TASK DIRECTIONS: Could you reproduce every row below word for word?

··· RECORD SET ···

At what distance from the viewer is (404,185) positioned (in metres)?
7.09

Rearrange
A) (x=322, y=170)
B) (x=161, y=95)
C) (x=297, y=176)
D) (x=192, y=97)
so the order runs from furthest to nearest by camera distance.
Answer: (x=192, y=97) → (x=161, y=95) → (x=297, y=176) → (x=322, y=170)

···

PROBLEM SOLUTION:
At what distance from the viewer is (404,185) positioned (in metres)?
7.09

Rearrange
A) (x=322, y=170)
B) (x=161, y=95)
C) (x=297, y=176)
D) (x=192, y=97)
so the order runs from furthest to nearest by camera distance.
Answer: (x=192, y=97) → (x=161, y=95) → (x=297, y=176) → (x=322, y=170)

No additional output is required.